3. After the initial 30 min has passed, add formaldehyde to a final concentration of 1% (e.g., 270μl of a 37% stock solution in 10 mL). Incubate on a roller mixer at room temperature for an additional 10 min.

4. Immediately after 10 min has passed, quench crosslinking reaction by adding 2 M glycine to a final concentration of 0.125 M (e.g., 625 μL in 10 mL). Incubate on a roller mixer at room temperature for an additional 5 min.

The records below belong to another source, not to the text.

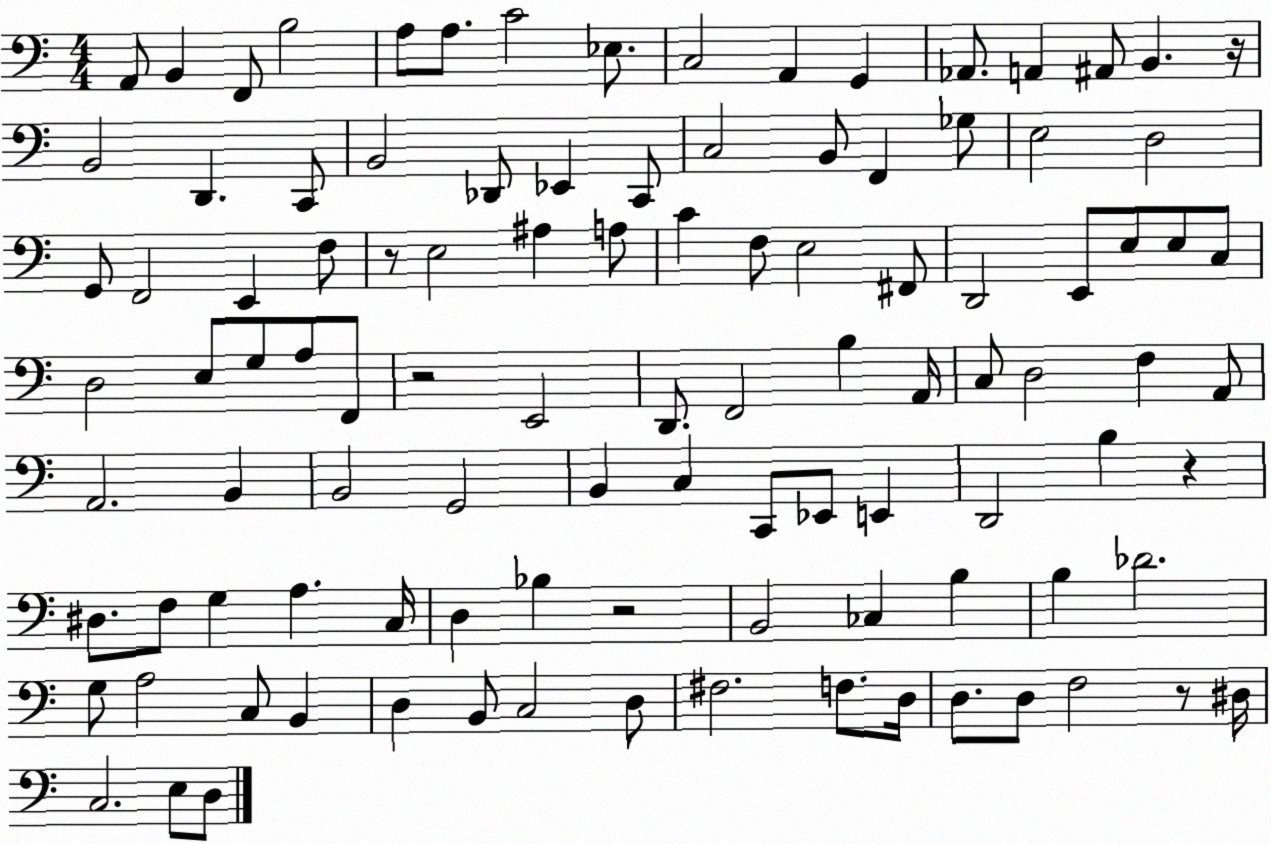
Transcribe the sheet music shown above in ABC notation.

X:1
T:Untitled
M:4/4
L:1/4
K:C
A,,/2 B,, F,,/2 B,2 A,/2 A,/2 C2 _E,/2 C,2 A,, G,, _A,,/2 A,, ^A,,/2 B,, z/4 B,,2 D,, C,,/2 B,,2 _D,,/2 _E,, C,,/2 C,2 B,,/2 F,, _G,/2 E,2 D,2 G,,/2 F,,2 E,, F,/2 z/2 E,2 ^A, A,/2 C F,/2 E,2 ^F,,/2 D,,2 E,,/2 E,/2 E,/2 C,/2 D,2 E,/2 G,/2 A,/2 F,,/2 z2 E,,2 D,,/2 F,,2 B, A,,/4 C,/2 D,2 F, A,,/2 A,,2 B,, B,,2 G,,2 B,, C, C,,/2 _E,,/2 E,, D,,2 B, z ^D,/2 F,/2 G, A, C,/4 D, _B, z2 B,,2 _C, B, B, _D2 G,/2 A,2 C,/2 B,, D, B,,/2 C,2 D,/2 ^F,2 F,/2 D,/4 D,/2 D,/2 F,2 z/2 ^D,/4 C,2 E,/2 D,/2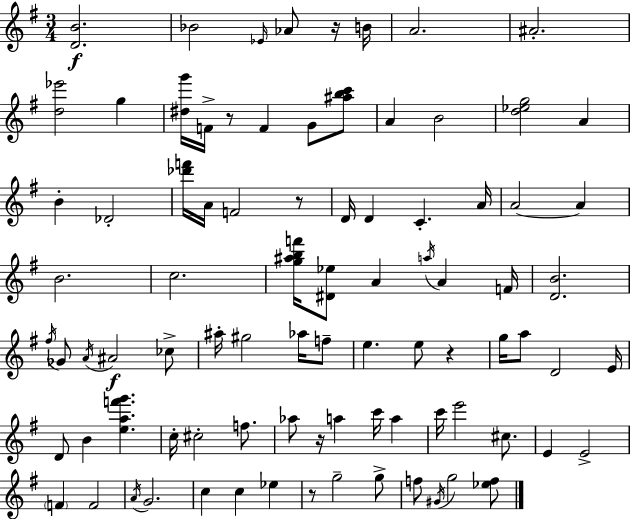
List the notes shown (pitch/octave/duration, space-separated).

[D4,B4]/h. Bb4/h Eb4/s Ab4/e R/s B4/s A4/h. A#4/h. [D5,Eb6]/h G5/q [D#5,G6]/s F4/s R/e F4/q G4/e [A#5,B5,C6]/e A4/q B4/h [D5,Eb5,G5]/h A4/q B4/q Db4/h [Db6,F6]/s A4/s F4/h R/e D4/s D4/q C4/q. A4/s A4/h A4/q B4/h. C5/h. [G5,A#5,B5,F6]/s [D#4,Eb5]/e A4/q A5/s A4/q F4/s [D4,B4]/h. F#5/s Gb4/e A4/s A#4/h CES5/e A#5/s G#5/h Ab5/s F5/e E5/q. E5/e R/q G5/s A5/e D4/h E4/s D4/e B4/q [E5,A5,F6,G6]/q. C5/s C#5/h F5/e. Ab5/e R/s A5/q C6/s A5/q C6/s E6/h C#5/e. E4/q E4/h F4/q F4/h A4/s G4/h. C5/q C5/q Eb5/q R/e G5/h G5/e F5/e G#4/s G5/h [Eb5,F5]/e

5. Spin cells (300 g/5 min/4 ℃) and wash twice with ice-cold PBS. Discard solution containing formaldehyde in the appropriate waste container. Proceed immediately to lysis and sonication.

Applications

Combining Disuccinimidyl Glutarate and formaldehyde crosslinking is essential to detect enrichment of TET2 on chromatin. Inclusion of the protein protein crosslinker DSG as well as titration of antibody and input chromatin resulted in improved signal-to-noise ratio.

References:

[1]. Aoki T, Wolle D, Preger-Ben Noon E, Dai Q, Lai EC, Schedl P. Bi-functional cross-linking reagents efficiently capture protein-DNA complexes in Drosophila embryos. Fly (Austin). 2014;8(1):43-51. doi: 10.4161/fly.26805. Epub 2013 Dec 13. PMID: 24135698; PMCID: PMC3974894.

[2]. Rasmussen KD, Helin K. ChIP-Sequencing of TET Proteins. Methods Mol Biol. 2021;2272:251-262. doi: 10.1007/978-1-0716-1294-1_15. PMID: 34009619.